The Gesellenvereine (usual translation Journeymen's Unions) were German Roman Catholic societies set up in the nineteenth century. They were originated by Adolph Kolping, surnamed the Journeymen's Father (Gesellenvater). They had for aims the religious, moral, and professional improvement of young workers.

==Foundation==

In 1849 Kolping was appointed assistant-priest at the Cologne Cathedral. With friends, ecclesiastics and laymen, he founded a Gesellenverein, and began free instruction through it. The Cologne society soon acquired its own home, and opened there a refuge, or hospice, for young travelling journeymen.

Kolping was energetic and eloquent both as speaker and writer. He visited frequently the great industrial centres of Germany, Austria, Switzerland, and Hungary.
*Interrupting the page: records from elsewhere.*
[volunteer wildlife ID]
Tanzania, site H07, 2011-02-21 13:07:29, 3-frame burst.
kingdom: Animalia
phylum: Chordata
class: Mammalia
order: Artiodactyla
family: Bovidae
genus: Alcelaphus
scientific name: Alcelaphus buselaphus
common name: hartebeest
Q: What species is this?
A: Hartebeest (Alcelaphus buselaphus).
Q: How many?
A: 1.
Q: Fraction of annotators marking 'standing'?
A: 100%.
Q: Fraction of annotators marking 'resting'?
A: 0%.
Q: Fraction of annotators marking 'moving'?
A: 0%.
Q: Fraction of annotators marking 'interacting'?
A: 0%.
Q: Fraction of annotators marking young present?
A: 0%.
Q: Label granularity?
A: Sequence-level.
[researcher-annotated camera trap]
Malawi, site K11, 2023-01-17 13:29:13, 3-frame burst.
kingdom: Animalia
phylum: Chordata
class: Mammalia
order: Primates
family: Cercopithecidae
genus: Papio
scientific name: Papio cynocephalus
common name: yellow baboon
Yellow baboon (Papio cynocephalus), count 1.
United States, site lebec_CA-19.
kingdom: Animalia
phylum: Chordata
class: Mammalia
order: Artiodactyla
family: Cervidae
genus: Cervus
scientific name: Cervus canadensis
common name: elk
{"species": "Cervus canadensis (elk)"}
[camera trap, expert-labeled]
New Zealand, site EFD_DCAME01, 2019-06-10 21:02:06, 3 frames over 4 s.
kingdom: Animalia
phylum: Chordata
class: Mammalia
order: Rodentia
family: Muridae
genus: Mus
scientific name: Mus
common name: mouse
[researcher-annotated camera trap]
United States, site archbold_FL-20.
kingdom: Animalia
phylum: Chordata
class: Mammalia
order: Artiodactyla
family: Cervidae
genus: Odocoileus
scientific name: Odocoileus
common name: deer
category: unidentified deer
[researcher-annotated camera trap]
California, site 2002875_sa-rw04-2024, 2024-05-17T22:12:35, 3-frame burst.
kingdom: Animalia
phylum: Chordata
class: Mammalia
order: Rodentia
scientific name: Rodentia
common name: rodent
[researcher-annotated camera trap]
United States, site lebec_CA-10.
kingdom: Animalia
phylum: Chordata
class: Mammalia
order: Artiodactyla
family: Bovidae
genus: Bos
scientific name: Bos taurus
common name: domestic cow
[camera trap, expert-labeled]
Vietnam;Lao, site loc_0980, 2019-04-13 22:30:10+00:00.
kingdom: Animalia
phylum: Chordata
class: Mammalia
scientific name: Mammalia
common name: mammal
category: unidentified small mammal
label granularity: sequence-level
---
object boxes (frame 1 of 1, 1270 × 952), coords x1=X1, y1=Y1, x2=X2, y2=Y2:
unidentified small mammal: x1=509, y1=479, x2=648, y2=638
In a short time societies of young Catholic journeymen were formed in many Rhenish towns, in Westphalia, and finally throughout the German-speaking world.

==Movement==

When Kolping died (4 December 1865), the Gesellenverein numbered about 400 branch unions. In 1901 they had reached the number of 1086, with a membership of 80,000 journeymen and 120,000 master-workmen. They existed in many other European countries, also.

Besides providing for Catholic doctrine, the societies conducted classes (book-keeping, arithmetic, drawing, literary composition, music, natural sciences, etc.) In the larger cities there were free classes in crafts. Instruction was designed especially for those workmen who aimed at establishing a business of their own. The principal publication was the Kolpingsblatt.